Já Basto destacou a perda gradual de identidade: «O Bordeaux era dirigido por pessoas da região, que transmitiam todos os deveres da instituição e a própria filosofia. Era uma autêntica família. A meu ver, o problema passou pela falta de conhecimento da cultura francesa por parte dos mais recentes proprietários. A construção de um novo estádio, um pouco para fora da cidade, também não ajudou. O distanciamento que foi criado com os adeptos não trouxe benefícios.»

A mágoa é gigantesca, que o diga Giresse: «Não estava à espera que isto chegasse a este ponto. É infinitamente triste. Estamos muito zangados pela forma como o clube foi maltratado pelos dirigentes. Será que o clube vai continuar? É esta a minha grande preocupação de momento. Vivemos uma autêntica catástrofe

Para intensificar este tormento, o clube já não dispõe de jogadores profissionais, nem de um centro de formação. Na visão de Mathieu, as dificuldades são muito acentuadas, bem como o número de interrogações: «Com que atletas vamos começar? Em que estádio vamos jogar? Estamos na penumbra. Precisamos de nos livrar do Gérard López e trazer uma equipa de gestão totalmente nova

Adeptos do Bordeaux apoiam freneticamente a sua equipa @Bordeaux

Segundo Adrien Mathieu, apesar de todas estas implicações, uma coisa é certa: os girondins nunca irão caminhar sozinhos: «O Bordeaux é o único clube que acompanho em França e na Europa há mais de vinte anos. Mesmo que tenhamos de desaparecer e recomeçar do zero, estaremos sempre presentes para acompanhar o clube no contexto amador. Iremos construir um projeto novo, mais saudável

Caro leitor, a conclusão de um jornalista nunca teria o impacto necessário para fazer jus a esta delicada história. Pedimos então a Giresse - quem melhor do que Giresse - uma mensagem apaixonada de quem viveu (e sentiu) o clube como nenhum outro. Segundo o próprio, a esperança é a última a morrer...

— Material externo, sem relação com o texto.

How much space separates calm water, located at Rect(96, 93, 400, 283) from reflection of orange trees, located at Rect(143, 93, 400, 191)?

A carta aberta de Giresse aos girondins

«É claro que os adeptos estão de coração partido, todos nós estamos. Quando se ama este clube, como eu tanto o fiz durante estes largos anos, é algo difícil de esconder. No entanto, há uma coisa que ninguém nos pode tirar: somos girondins e iremos ser para sempre! Teremos de nos fazer ouvir neste momento mau, como sempre o fizemos. Teremos também de estar conscientes que o tempo para a desejada reconstrução vai ser muito prolongado, mas não podemos desistir. Houve muitas equipas que caíram e, fruto de muito esforço, conseguiram reerguer-se posteriormente. Não seremos os primeiros nem os últimos a enfrentar condições muito complicadas. Vamos ter de ser fortes, vamos ter de ser duros e vamos ter de estar bem dispostos. É uma situação triste e lamento muito ver isto a acontecer. Agora, só quero uma coisa: quero um Bordeaux que se mantenha de pé, mesmo que seja rente ao chão, mas que não morra.»